Gente, que loucura foi essa? A escola pegou a cultura pop, jogou no caldeirão do samba e serviu um banquete visual que deixou a gente de queixo caído aqui na cabine. O enredo ‘Dracarys – O Fogo da Conquista’ foi levado ao pé da letra!
Vamos começar pela Comissão de Frente, que foi um babado fortíssimo! ‘O Avanço do Rei da Noite’. Meus amores, eles trouxeram um balé expressionista, uma coisa meio ‘walking dead’ do gelo, com uma maquiagem protética que era um primor. E o tripé que virava um dragão de gelo e soltava fumaça fria na cara do júri? Um truque de ilusionismo, uma genialidade cênica! Nota dez com louvor!
As alas… ah, as alas! Uma profusão de narrativas. Tivemos a ala das ‘Baianas Stark’, todas de cinza e branco, com mantos de pele sintética (porque somos ecológicos, né, meu bem?) girando como se fossem nevascas na Avenida. Lindo! Logo atrás, a ala dos ‘Imaculados’, uma precisão coreográfica militar, marchando no ritmo da caixa de guerra. E a ala das ‘Prostitutas de Porto Real’? Um deboche, uma alegria, com plumas e paetês dourados, representando a luxúria antes da queda.
E a Bateria, minha gente? A ‘Fúria de Valíria’! Mestre Jon Snow (olha o nome da fera!) trouxe uma cadência marcial, com paradinhas que simulavam o bater das asas dos dragões, entrecortadas por atabaques que traziam a ancestralidade. Quando o puxador gritava ‘DRACARYS!’, a bateria fazia um breque seco e o povo na arquibancada respondia no grito. Ferveu a Sapucaí!

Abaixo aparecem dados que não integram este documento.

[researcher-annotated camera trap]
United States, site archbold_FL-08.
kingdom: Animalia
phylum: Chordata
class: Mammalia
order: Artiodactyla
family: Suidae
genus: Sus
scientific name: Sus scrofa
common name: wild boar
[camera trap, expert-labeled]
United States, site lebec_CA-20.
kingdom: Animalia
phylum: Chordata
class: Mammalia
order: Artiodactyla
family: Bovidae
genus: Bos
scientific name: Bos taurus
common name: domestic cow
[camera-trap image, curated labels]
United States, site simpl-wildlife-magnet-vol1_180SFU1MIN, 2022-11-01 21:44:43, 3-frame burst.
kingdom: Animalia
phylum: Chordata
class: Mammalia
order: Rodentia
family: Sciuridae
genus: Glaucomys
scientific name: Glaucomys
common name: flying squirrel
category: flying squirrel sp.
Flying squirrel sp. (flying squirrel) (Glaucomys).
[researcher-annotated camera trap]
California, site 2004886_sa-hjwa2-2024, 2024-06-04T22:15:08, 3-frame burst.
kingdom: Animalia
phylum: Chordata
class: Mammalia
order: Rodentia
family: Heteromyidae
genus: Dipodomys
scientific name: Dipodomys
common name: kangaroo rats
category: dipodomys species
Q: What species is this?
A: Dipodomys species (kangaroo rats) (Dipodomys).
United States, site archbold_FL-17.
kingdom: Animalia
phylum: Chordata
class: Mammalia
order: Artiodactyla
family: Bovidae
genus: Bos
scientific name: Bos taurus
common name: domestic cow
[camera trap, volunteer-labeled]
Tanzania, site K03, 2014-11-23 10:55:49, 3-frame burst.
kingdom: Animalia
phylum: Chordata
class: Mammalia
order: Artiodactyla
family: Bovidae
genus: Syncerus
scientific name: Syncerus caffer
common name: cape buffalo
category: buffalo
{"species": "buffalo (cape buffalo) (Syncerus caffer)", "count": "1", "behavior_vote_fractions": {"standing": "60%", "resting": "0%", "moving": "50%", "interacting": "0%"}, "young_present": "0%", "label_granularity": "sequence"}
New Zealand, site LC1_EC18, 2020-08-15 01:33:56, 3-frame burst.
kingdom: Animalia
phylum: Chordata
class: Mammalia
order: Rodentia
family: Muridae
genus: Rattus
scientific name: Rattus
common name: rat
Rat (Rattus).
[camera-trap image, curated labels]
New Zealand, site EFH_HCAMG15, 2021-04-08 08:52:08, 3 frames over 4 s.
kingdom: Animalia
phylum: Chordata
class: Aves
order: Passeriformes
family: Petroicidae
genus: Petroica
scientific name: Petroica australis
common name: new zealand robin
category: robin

Mas agora… Rufem os tambores para este momento apoteótico que estamos vendo na imagem!
(Milton aponta para a tela com as duas mãos, emocionado)
Olha o que é isso! A última alegoria, o grand finale: ‘A Tomada de Porto Real’. Que monumentalidade! É um carro que conta história. Você vê a fortaleza vermelha pegando fogo, um trabalho de escultura em isopor e pintura de arte que dá pra sentir o calor daqui. A iluminação âmbar e vermelha criou um inferno dantesco na Avenida.
E no ápice, no topo do mundo, ela! A Mãe dos Dragões, a Quebradora de Correntes, a Não-Queimada… Daenerys Targaryen!
Gente, olha o requinte desse destaque central. Não é uma fantasia, é uma joia vestível. Um body todo bordado em escamas de canutilhos prata e rubi, simulando a pele do dragão, com um costeiro de faisão real negro e vermelho que deve pesar uma tonelada, mas que ela carrega com a leveza de uma rainha. A maquiagem, a peruca platinada impecável, a coroa de chifres… é um luxo, é uma opulência, é a aristocracia do samba encontrando a realeza de Westeros!
E ela vem montada em quê? Num Drogon animatrônico gigantesco! Olha a textura dessa escultura, olha o movimento do pescoço e, o mais importante, o fogo! Pirotecnia sincronizada, cuspindo labaredas reais para o alto. É um escândalo de beleza!
A Império de Westeros não veio para brincar, ela veio para conquistar o Trono de Ferro do Carnaval Carioca. Foi épico, foi cinematográfico, foi… Deslumbrante! Evoé!”